Supplied material section start

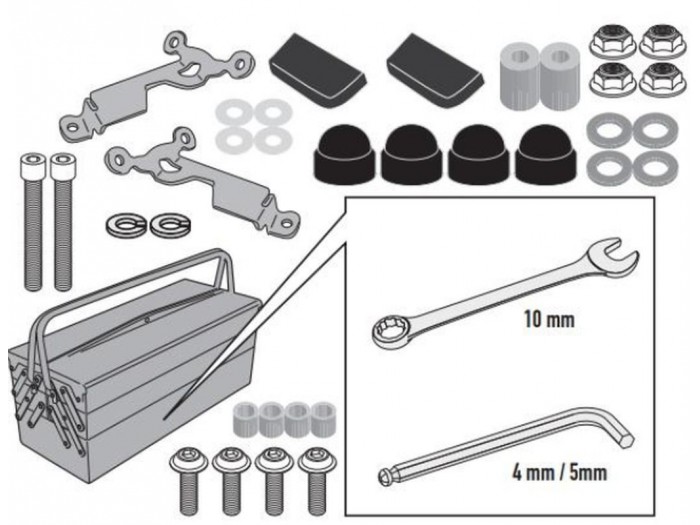 10 mm

4 mm / 5mm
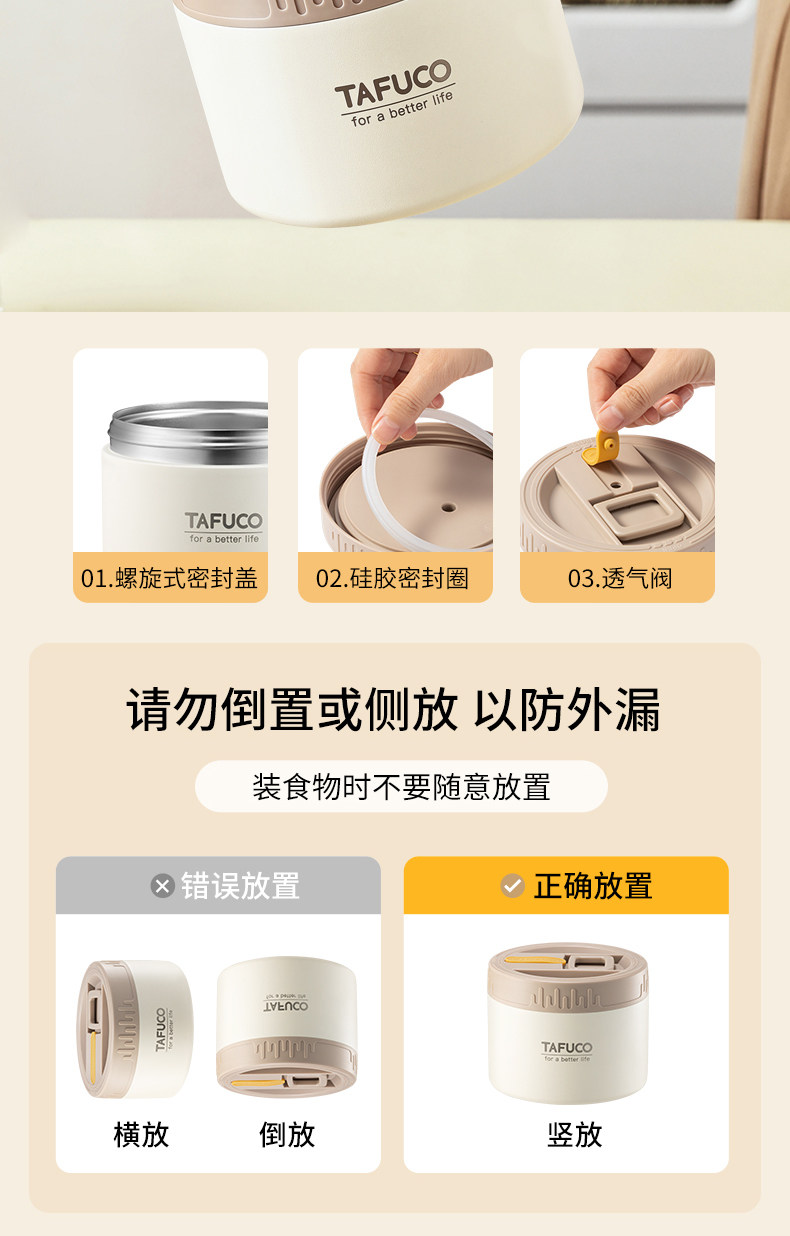 TAFUCO
for a better life

TAFUCO
for a better life

01.螺旋式密封盖

02.硅胶密封圈

03.透气阀

请勿倒置或侧放 以防外漏

装食物时不要随意放置

错误放置

TAFUCO
for a better life

TAFUCO
for a better life

横放

倒放

正确放置

TAFUCO
for a better life

竖放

Supplied material section end

* **Problem requirements**
Without including any pictures, reproduce the listing exactly.

* **Response for this exercise**
 10 mm

4 mm / 5mm
 TAFUCO
for a better life

TAFUCO
for a better life

01.螺旋式密封盖

02.硅胶密封圈

03.透气阀

请勿倒置或侧放 以防外漏

装食物时不要随意放置

错误放置

TAFUCO
for a better life

TAFUCO
for a better life

横放

倒放

正确放置

TAFUCO
for a better life

竖放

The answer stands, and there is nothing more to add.